PJMedia.com [8/25/14] comments: This incident should have been the impetus for a national discussion of violent Sharia [Islamic law] enforcement in the U.S., and an examination of what could be done to stop Sharia vigilantism. Instead, the mainstream media largely ignored the obvious motive; in this report, it is discussed as “homophobia,” with no hint that this was one of the first incidents of violent Sharia enforcement in the U.S.
The problem with LGBT groups, as with the civil rights organizations they modeled themselves on, is that they don’t focus on individual rights. Instead, they focus on rights for people as a group. But rights are not concepts which depend upon one’s status as a perceived/actual victim, or membership in a minority group; if they were, gays/lesbians and Sharia law enforcers would enjoy equal status (an impossible contradiction).
Rights define and sanction an individual’s freedom of action in a social context. [Ayn Rand’s definition, which I share]. Note that a right applies to an individual. It’s not possible to claim group rights (for any group) as equivalent or superior to any individual right.

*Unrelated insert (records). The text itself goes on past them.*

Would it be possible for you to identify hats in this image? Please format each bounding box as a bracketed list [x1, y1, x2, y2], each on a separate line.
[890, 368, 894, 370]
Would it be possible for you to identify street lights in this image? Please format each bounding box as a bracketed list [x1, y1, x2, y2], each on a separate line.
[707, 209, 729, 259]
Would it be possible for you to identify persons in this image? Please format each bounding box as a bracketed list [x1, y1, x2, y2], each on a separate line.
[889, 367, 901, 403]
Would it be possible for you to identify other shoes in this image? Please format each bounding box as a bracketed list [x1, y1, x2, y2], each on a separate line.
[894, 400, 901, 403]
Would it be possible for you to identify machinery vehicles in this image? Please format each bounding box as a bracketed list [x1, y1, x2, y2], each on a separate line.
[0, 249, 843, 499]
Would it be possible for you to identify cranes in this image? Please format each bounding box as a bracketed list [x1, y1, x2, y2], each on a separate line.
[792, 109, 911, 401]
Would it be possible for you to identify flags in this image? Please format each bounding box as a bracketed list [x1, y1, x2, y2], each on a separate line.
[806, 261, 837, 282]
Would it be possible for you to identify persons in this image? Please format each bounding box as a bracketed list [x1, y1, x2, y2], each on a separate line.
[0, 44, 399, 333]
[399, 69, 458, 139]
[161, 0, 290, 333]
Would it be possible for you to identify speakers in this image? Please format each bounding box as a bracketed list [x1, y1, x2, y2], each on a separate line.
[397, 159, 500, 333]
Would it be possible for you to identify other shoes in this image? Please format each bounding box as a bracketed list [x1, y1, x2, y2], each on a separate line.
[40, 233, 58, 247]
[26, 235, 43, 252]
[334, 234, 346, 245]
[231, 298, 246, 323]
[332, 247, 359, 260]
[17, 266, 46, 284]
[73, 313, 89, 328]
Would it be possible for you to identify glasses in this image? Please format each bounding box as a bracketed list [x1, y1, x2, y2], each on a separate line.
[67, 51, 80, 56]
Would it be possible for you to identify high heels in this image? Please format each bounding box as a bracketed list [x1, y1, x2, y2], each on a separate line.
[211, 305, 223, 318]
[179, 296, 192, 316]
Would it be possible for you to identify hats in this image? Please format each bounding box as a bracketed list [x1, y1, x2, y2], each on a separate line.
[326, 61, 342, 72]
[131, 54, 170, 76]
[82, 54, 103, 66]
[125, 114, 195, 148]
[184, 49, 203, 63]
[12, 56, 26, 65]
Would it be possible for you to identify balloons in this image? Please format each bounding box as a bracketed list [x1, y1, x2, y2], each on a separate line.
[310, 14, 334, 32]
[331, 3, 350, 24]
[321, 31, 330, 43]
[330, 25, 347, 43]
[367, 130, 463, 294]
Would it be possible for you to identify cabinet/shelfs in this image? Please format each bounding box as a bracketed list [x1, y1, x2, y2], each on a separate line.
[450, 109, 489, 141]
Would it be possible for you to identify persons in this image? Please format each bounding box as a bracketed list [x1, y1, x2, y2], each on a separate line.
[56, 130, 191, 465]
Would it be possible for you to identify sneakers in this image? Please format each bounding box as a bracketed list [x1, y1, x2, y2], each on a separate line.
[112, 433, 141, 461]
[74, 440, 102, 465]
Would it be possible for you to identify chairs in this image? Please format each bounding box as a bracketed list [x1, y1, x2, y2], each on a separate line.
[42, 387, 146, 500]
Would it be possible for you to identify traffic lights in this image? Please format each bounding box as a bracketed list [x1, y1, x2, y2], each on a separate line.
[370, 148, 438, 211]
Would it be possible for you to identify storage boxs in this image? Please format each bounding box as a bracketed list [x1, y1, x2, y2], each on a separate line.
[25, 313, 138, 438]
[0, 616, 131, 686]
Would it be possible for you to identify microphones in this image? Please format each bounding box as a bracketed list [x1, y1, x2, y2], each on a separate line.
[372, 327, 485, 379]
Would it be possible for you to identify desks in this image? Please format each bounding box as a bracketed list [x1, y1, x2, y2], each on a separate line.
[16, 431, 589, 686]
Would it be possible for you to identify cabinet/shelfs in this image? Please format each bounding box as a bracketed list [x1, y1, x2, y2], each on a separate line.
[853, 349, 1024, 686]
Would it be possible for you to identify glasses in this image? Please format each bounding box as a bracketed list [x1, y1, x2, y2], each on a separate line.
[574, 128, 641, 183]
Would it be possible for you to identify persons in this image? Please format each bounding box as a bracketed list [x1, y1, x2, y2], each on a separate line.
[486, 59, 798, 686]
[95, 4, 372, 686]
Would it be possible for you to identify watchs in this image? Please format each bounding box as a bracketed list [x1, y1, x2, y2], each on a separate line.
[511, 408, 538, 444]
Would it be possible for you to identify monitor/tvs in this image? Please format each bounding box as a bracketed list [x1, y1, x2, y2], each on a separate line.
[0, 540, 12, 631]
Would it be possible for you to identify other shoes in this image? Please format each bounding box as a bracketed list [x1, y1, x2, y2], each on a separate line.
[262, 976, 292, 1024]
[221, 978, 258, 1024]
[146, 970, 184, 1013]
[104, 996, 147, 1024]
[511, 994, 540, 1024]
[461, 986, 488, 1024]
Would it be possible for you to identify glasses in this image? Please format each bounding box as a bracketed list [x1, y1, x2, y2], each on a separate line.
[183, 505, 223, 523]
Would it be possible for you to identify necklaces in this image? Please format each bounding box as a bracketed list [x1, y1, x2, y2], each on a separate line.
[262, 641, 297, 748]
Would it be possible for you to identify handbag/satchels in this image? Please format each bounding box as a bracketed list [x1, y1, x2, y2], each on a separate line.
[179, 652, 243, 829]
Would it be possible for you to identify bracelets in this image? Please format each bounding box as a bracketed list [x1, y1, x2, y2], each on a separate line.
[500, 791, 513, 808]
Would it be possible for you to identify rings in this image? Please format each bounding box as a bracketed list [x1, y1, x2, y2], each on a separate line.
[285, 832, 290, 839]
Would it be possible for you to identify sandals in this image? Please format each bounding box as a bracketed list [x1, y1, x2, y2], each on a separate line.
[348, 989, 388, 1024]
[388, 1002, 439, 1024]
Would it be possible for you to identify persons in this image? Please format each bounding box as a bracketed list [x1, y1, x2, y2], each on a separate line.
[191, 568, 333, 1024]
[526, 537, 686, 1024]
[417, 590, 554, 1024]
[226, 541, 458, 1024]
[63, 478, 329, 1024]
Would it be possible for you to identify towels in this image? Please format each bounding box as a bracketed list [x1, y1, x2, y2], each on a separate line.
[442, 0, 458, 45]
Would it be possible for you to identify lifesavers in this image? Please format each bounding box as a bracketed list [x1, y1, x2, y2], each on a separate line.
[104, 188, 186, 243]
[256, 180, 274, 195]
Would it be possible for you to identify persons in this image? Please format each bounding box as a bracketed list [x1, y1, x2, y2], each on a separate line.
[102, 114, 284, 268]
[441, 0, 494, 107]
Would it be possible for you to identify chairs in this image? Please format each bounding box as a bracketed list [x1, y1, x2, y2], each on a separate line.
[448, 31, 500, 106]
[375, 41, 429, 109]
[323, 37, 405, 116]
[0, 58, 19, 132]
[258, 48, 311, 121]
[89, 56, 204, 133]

A group is nothing more than some number of individuals.
The concept of individual rights solves the whole problem. Muslims, fundamentalist Christians, or anyone else are entitled to believe and practice whatever they wish — so long as they do not impose force on others. That’s the moment they’re breaking the law. And yes, the secular government (divorced from any church) is the final authority, legally speaking. Unfortunately, progressive types in our government and academia are so caught up in their moral and social relativism that they have nothing to say when Sharia Law demands, “Who are you to claim your secular law is any better than ours?”
You cannot attempt to apply a Christian ethic (“love, don’t hate”) to the protection of individual rights. Barbaric advocates of “Sharia law” (nothing more than literal lawlessness) illustrate this more clearly than anyone.
Instead of asserting an equal individual right to live free from force, LGBT and civil rights groups instead focus on moralism and shaming, usually by calling people “hateful” and trying to inspire them (coerced sensitivity seminars, and the like) to their better selves. But truly hateful people will not be inspired to anything, other than to continue hating. It’s regrettable, but true. And Islamic haters are truly the father of all hate groups.
When you have an entire religion which believes in merging government and state, gaining ground militarily in the Middle East and starting to assert itself with violence in mostly civilized American cities, you’ve got a very serious problem on your hands.
The progressive types are not ready for such a challenge; nor is most of America, not yet at least.